We had a bug in brave_new_world/use_without_valid/use_without_valid.prot where the protocol never explicitly initialized data_val to 0, relying on it being randomly initialized to 0. With the new randomization timing, data_val could be randomized to 1 in cycle 2, causing extra accumulation. We fixed this by adding an explicit dut.data_val := 1'b0; initialization.

Deleted examples/picorv32/unsigned_mul_no_reset.tx and pcpi_mul_no_reset.prot. This test was fundamentally incorrect and had an unexpected behavior before. Now the behavior is as expected (program hangs), so the test has been deleted. This might take some time to fix, so I will address it in a new PR and it's already issue #94.

We added four new tests in adders/adder_d0/ to verify that combinational dependency tracking with reference counting works correctly. The adder has two inputs (a and b) that both combinationally affect output s, making it an ideal test case for reference counting. The test illegal_observation_conditional.tx verifies that observing s in a conditional after setting a := X (with b implicitly initialized to DontCare) correctly triggers a forbidden port error; even though a was subsequently assigned a concrete value, b remains DontCare so the count stays at 1 (greater than 0). Similarly, illegal_observation_assertion.tx checks the same semantics but in an assertion context. The test illegal_assignment.tx verifies the reverse direction: observing s first (when both inputs are DontCare) marks both a and b as forbidden, and attempting to assign to a afterward correctly errors. Finally, add_combinational.tx is the valid case where both inputs are assigned concrete values before observing the output, demonstrating that when all dependent inputs are concrete (count = 0), observation is allowed. These tests ensure that the reference counting properly tracks multiple DontCare inputs affecting the same output and correctly forbids observations when any dependent input remains DontCare.

[ngernest]

This all looks good to me, great job! I like the idea of using referencing counting to track combinational dependents & viewing DontCare assignment between threads as a consensus mechanism (both are conceptually elegant)!
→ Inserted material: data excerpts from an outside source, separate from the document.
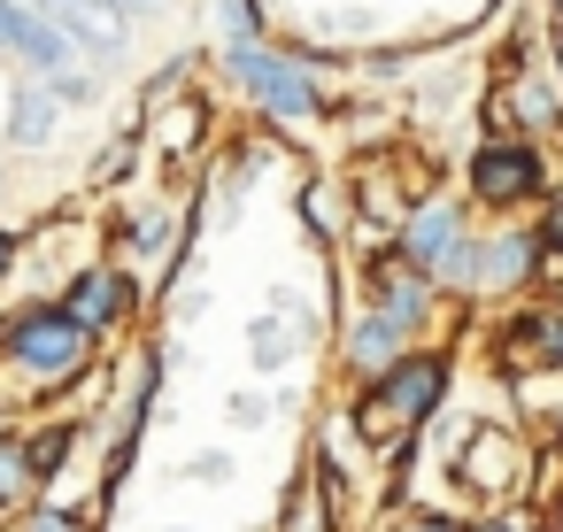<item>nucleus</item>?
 I'll use <instances>...</instances> for the list:
<instances>
[{
  "mask_svg": "<svg viewBox=\"0 0 563 532\" xmlns=\"http://www.w3.org/2000/svg\"><path fill=\"white\" fill-rule=\"evenodd\" d=\"M40 16H55L78 47H124V0H32Z\"/></svg>",
  "mask_w": 563,
  "mask_h": 532,
  "instance_id": "423d86ee",
  "label": "nucleus"
},
{
  "mask_svg": "<svg viewBox=\"0 0 563 532\" xmlns=\"http://www.w3.org/2000/svg\"><path fill=\"white\" fill-rule=\"evenodd\" d=\"M9 363L32 370V378H78V363H86V324H78L70 309H40V317H24V324L9 332Z\"/></svg>",
  "mask_w": 563,
  "mask_h": 532,
  "instance_id": "f03ea898",
  "label": "nucleus"
},
{
  "mask_svg": "<svg viewBox=\"0 0 563 532\" xmlns=\"http://www.w3.org/2000/svg\"><path fill=\"white\" fill-rule=\"evenodd\" d=\"M9 263H16V240H9V232H0V270H9Z\"/></svg>",
  "mask_w": 563,
  "mask_h": 532,
  "instance_id": "dca6fc26",
  "label": "nucleus"
},
{
  "mask_svg": "<svg viewBox=\"0 0 563 532\" xmlns=\"http://www.w3.org/2000/svg\"><path fill=\"white\" fill-rule=\"evenodd\" d=\"M424 301H432V278L424 270H409V263H378L371 270V309H386L394 324H417Z\"/></svg>",
  "mask_w": 563,
  "mask_h": 532,
  "instance_id": "0eeeda50",
  "label": "nucleus"
},
{
  "mask_svg": "<svg viewBox=\"0 0 563 532\" xmlns=\"http://www.w3.org/2000/svg\"><path fill=\"white\" fill-rule=\"evenodd\" d=\"M509 470H517V447H509L501 432L471 440V455H463V486H478V494H501V486H509Z\"/></svg>",
  "mask_w": 563,
  "mask_h": 532,
  "instance_id": "1a4fd4ad",
  "label": "nucleus"
},
{
  "mask_svg": "<svg viewBox=\"0 0 563 532\" xmlns=\"http://www.w3.org/2000/svg\"><path fill=\"white\" fill-rule=\"evenodd\" d=\"M401 332H409V324H394L386 309H371V324H355V340H347V347H355V363H363V370H394Z\"/></svg>",
  "mask_w": 563,
  "mask_h": 532,
  "instance_id": "9d476101",
  "label": "nucleus"
},
{
  "mask_svg": "<svg viewBox=\"0 0 563 532\" xmlns=\"http://www.w3.org/2000/svg\"><path fill=\"white\" fill-rule=\"evenodd\" d=\"M224 63H232V78H240V86H255V101H263V109H278V117H309V109H317V86H309L301 70H286V63L255 55V47H232Z\"/></svg>",
  "mask_w": 563,
  "mask_h": 532,
  "instance_id": "39448f33",
  "label": "nucleus"
},
{
  "mask_svg": "<svg viewBox=\"0 0 563 532\" xmlns=\"http://www.w3.org/2000/svg\"><path fill=\"white\" fill-rule=\"evenodd\" d=\"M63 309H70V317L93 332V324H109V317L124 309V278H109V270H86V278L70 286V301H63Z\"/></svg>",
  "mask_w": 563,
  "mask_h": 532,
  "instance_id": "6e6552de",
  "label": "nucleus"
},
{
  "mask_svg": "<svg viewBox=\"0 0 563 532\" xmlns=\"http://www.w3.org/2000/svg\"><path fill=\"white\" fill-rule=\"evenodd\" d=\"M63 455H70V424H47V432H32V447H24L32 478H47V470H55Z\"/></svg>",
  "mask_w": 563,
  "mask_h": 532,
  "instance_id": "ddd939ff",
  "label": "nucleus"
},
{
  "mask_svg": "<svg viewBox=\"0 0 563 532\" xmlns=\"http://www.w3.org/2000/svg\"><path fill=\"white\" fill-rule=\"evenodd\" d=\"M24 532H78V524H70V517H55V509H40V517H32Z\"/></svg>",
  "mask_w": 563,
  "mask_h": 532,
  "instance_id": "2eb2a0df",
  "label": "nucleus"
},
{
  "mask_svg": "<svg viewBox=\"0 0 563 532\" xmlns=\"http://www.w3.org/2000/svg\"><path fill=\"white\" fill-rule=\"evenodd\" d=\"M440 378H448V363H440V355H401V363L363 394V417H355V424H363L371 440H401V432L440 401Z\"/></svg>",
  "mask_w": 563,
  "mask_h": 532,
  "instance_id": "f257e3e1",
  "label": "nucleus"
},
{
  "mask_svg": "<svg viewBox=\"0 0 563 532\" xmlns=\"http://www.w3.org/2000/svg\"><path fill=\"white\" fill-rule=\"evenodd\" d=\"M532 247H563V201H555V209H548V224H540V232H532Z\"/></svg>",
  "mask_w": 563,
  "mask_h": 532,
  "instance_id": "4468645a",
  "label": "nucleus"
},
{
  "mask_svg": "<svg viewBox=\"0 0 563 532\" xmlns=\"http://www.w3.org/2000/svg\"><path fill=\"white\" fill-rule=\"evenodd\" d=\"M448 255H455V217H448V209L417 217V224H409V263H448Z\"/></svg>",
  "mask_w": 563,
  "mask_h": 532,
  "instance_id": "9b49d317",
  "label": "nucleus"
},
{
  "mask_svg": "<svg viewBox=\"0 0 563 532\" xmlns=\"http://www.w3.org/2000/svg\"><path fill=\"white\" fill-rule=\"evenodd\" d=\"M540 186H548V170H540V155H532L525 140H486L478 163H471V193H478L486 209H517V201H532Z\"/></svg>",
  "mask_w": 563,
  "mask_h": 532,
  "instance_id": "7ed1b4c3",
  "label": "nucleus"
},
{
  "mask_svg": "<svg viewBox=\"0 0 563 532\" xmlns=\"http://www.w3.org/2000/svg\"><path fill=\"white\" fill-rule=\"evenodd\" d=\"M124 9H140V16H147V9H163V0H124Z\"/></svg>",
  "mask_w": 563,
  "mask_h": 532,
  "instance_id": "f3484780",
  "label": "nucleus"
},
{
  "mask_svg": "<svg viewBox=\"0 0 563 532\" xmlns=\"http://www.w3.org/2000/svg\"><path fill=\"white\" fill-rule=\"evenodd\" d=\"M47 132H55V93H24L16 101V140L24 147H47Z\"/></svg>",
  "mask_w": 563,
  "mask_h": 532,
  "instance_id": "f8f14e48",
  "label": "nucleus"
},
{
  "mask_svg": "<svg viewBox=\"0 0 563 532\" xmlns=\"http://www.w3.org/2000/svg\"><path fill=\"white\" fill-rule=\"evenodd\" d=\"M0 47L24 55V63L47 70V78H70V55H78V40H70L55 16H32L24 0H0Z\"/></svg>",
  "mask_w": 563,
  "mask_h": 532,
  "instance_id": "20e7f679",
  "label": "nucleus"
}]
</instances>
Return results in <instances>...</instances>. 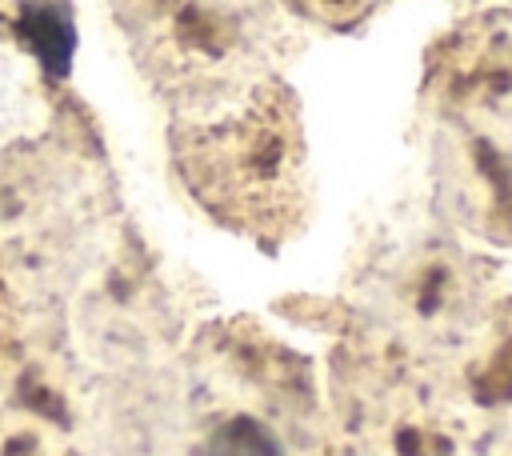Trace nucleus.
Segmentation results:
<instances>
[{
  "instance_id": "nucleus-3",
  "label": "nucleus",
  "mask_w": 512,
  "mask_h": 456,
  "mask_svg": "<svg viewBox=\"0 0 512 456\" xmlns=\"http://www.w3.org/2000/svg\"><path fill=\"white\" fill-rule=\"evenodd\" d=\"M200 456H284V444L268 424L252 416H232L200 444Z\"/></svg>"
},
{
  "instance_id": "nucleus-2",
  "label": "nucleus",
  "mask_w": 512,
  "mask_h": 456,
  "mask_svg": "<svg viewBox=\"0 0 512 456\" xmlns=\"http://www.w3.org/2000/svg\"><path fill=\"white\" fill-rule=\"evenodd\" d=\"M468 416L476 456H512V312L492 328L484 364L472 376Z\"/></svg>"
},
{
  "instance_id": "nucleus-1",
  "label": "nucleus",
  "mask_w": 512,
  "mask_h": 456,
  "mask_svg": "<svg viewBox=\"0 0 512 456\" xmlns=\"http://www.w3.org/2000/svg\"><path fill=\"white\" fill-rule=\"evenodd\" d=\"M444 120L476 224L512 244V24L448 72Z\"/></svg>"
}]
</instances>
I just pushed a few commits that:

1. merge with main
2. Use the serialize_bitvec function in serialize.rs to pretty-print bit-vector values so that error messages look nicer (i.e. they print out decimal values, e.g. "5" instead of a long binary-string)

Hopefully this is OK!

I'll defer to @ekiwi to see if he has any other comments!

[ngernest]

I was planning on also pretty-printing BitVecValues for the "these two expressions did not evaluate to the same value" error message (i.e. render them in decimal instead of binary), but I realized that would involve changing too many .out Turnt files to pass CI, and make the PR harder for Kevin to review. (I'll create an issue for it since its not germane to this PR)

[Nikil-Shyamsunder]

I'm going to merge this because for the sake of WIP PRs that are branched off of this. If things need to change, they can be addressed in a future PR.